- MATERIAL FOR THIS EXERCISE -
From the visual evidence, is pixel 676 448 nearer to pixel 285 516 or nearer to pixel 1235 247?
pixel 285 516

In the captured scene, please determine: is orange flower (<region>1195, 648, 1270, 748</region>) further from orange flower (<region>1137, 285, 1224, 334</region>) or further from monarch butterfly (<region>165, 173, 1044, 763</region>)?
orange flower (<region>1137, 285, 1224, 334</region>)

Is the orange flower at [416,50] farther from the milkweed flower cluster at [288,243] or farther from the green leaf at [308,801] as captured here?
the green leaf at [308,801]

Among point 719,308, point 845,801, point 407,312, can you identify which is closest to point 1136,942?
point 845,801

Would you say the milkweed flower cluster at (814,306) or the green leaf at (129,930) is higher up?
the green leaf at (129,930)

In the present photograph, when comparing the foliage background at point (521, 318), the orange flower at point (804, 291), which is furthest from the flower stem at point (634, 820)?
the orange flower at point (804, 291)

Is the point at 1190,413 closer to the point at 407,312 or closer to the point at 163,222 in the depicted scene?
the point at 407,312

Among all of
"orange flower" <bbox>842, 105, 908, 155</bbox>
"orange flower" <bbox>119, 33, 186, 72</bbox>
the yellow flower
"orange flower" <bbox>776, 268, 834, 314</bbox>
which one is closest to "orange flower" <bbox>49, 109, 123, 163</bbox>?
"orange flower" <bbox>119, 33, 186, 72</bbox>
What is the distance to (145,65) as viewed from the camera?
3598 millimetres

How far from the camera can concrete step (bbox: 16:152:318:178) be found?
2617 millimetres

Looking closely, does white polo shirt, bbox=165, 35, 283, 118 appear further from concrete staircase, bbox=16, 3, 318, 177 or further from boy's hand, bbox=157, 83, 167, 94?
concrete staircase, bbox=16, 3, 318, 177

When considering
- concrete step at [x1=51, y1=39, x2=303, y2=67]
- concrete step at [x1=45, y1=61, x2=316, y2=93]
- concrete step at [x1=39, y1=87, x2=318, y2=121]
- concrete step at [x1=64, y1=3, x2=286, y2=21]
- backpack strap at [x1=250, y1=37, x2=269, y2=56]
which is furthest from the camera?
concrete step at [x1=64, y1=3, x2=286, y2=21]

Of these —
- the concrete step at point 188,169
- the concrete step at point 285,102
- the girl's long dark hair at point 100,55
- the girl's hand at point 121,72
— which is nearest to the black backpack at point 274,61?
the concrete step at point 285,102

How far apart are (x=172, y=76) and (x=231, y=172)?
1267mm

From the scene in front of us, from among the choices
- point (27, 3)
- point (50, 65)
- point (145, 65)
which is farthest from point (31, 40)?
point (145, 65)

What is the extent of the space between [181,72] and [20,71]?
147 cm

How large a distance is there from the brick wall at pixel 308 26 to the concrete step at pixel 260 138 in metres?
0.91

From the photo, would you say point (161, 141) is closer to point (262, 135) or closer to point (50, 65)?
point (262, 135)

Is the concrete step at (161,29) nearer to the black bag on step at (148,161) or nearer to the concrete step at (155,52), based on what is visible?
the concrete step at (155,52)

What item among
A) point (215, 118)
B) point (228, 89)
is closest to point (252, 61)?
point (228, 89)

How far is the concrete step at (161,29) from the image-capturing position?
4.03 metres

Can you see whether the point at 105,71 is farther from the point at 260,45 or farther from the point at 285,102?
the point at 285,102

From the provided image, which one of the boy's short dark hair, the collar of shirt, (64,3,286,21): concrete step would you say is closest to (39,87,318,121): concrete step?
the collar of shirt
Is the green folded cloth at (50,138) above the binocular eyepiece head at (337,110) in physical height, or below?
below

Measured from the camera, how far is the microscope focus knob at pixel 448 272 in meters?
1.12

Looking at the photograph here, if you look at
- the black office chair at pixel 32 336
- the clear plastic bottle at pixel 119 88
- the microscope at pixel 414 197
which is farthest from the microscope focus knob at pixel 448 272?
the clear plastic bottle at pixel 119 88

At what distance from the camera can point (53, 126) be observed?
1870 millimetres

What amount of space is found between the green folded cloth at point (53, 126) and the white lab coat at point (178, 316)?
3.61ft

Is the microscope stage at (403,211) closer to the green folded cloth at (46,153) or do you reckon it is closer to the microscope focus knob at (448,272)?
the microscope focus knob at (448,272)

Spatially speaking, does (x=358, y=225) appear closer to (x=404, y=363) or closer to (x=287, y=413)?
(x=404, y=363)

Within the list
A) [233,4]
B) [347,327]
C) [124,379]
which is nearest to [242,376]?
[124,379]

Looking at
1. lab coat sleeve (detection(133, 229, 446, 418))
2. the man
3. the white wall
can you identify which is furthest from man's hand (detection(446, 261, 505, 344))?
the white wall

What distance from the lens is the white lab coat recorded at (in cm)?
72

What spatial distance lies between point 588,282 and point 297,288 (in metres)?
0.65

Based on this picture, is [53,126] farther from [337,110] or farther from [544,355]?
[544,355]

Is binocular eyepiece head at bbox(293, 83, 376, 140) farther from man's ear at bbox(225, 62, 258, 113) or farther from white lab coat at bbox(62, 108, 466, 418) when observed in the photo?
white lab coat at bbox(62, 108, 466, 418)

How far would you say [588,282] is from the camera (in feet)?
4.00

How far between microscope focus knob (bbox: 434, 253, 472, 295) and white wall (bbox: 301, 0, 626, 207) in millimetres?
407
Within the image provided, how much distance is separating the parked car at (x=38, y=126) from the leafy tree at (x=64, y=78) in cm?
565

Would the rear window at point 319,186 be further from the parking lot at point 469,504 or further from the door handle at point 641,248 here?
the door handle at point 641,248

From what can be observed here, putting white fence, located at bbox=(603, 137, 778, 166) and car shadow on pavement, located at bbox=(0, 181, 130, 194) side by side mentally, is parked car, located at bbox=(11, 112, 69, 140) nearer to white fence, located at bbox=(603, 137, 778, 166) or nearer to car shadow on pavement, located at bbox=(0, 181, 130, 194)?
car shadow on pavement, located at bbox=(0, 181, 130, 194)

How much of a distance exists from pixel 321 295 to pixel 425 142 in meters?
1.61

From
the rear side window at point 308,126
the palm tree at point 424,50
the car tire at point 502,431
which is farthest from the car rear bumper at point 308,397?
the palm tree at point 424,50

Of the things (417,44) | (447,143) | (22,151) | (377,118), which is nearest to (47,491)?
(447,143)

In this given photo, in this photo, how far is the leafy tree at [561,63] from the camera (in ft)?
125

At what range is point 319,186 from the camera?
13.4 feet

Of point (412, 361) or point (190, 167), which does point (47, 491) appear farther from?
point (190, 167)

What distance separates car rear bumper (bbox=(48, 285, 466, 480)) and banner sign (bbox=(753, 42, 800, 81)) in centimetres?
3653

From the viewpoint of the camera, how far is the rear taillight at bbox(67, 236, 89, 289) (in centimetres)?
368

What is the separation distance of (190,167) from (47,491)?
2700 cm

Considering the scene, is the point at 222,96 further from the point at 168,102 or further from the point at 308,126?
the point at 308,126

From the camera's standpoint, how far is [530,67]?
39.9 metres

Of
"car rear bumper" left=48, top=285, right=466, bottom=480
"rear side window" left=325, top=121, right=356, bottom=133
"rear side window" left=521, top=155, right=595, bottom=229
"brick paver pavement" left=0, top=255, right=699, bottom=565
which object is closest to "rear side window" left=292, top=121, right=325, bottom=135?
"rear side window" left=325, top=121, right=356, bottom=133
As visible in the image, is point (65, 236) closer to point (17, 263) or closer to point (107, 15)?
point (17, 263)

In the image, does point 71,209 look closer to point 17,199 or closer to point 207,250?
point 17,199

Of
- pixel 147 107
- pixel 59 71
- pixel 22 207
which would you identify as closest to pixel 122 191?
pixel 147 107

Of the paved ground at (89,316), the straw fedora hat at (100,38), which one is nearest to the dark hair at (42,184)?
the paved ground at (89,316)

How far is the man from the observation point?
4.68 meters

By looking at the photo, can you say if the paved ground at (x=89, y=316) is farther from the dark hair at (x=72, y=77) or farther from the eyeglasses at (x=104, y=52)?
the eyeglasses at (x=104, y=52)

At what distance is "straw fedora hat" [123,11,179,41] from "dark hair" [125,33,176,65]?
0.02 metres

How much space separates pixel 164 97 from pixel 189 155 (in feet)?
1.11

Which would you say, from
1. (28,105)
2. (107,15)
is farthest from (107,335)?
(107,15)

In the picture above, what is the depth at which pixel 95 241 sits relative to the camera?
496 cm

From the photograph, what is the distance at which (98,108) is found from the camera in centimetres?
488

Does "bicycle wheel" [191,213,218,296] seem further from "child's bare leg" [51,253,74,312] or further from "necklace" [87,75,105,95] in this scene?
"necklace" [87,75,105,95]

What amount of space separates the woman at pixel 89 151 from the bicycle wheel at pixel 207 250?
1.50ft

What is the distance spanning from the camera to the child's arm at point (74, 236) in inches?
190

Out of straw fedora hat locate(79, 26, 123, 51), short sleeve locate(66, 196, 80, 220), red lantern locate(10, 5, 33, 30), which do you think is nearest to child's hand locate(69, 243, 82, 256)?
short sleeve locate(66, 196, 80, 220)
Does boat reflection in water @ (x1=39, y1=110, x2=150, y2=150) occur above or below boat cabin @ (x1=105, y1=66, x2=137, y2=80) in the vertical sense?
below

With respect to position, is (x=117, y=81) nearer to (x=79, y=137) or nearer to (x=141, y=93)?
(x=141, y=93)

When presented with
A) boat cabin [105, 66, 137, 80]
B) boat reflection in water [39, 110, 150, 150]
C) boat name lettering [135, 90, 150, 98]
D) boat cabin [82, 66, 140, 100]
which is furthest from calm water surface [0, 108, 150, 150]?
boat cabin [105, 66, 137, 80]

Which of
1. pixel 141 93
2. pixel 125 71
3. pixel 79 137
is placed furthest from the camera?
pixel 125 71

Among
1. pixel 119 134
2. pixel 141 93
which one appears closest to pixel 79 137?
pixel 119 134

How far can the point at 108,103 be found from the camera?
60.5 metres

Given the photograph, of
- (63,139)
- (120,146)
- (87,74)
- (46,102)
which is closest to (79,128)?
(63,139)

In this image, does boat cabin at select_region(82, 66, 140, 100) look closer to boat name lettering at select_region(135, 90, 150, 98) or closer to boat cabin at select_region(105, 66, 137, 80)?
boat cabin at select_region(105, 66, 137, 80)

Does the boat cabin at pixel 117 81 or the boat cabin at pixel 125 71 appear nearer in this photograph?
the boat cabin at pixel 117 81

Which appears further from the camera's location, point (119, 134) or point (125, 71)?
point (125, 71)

- TO BE DONE -
Retype the rows from the line containing "Does the boat" through the end of the rows, keeping every line as it is.

- EXERCISE RESPONSE -
Does the boat cabin at pixel 117 81 or the boat cabin at pixel 125 71 appear nearer in this photograph?
the boat cabin at pixel 117 81

Which appears further from the camera's location, point (119, 134) or point (125, 71)?
point (125, 71)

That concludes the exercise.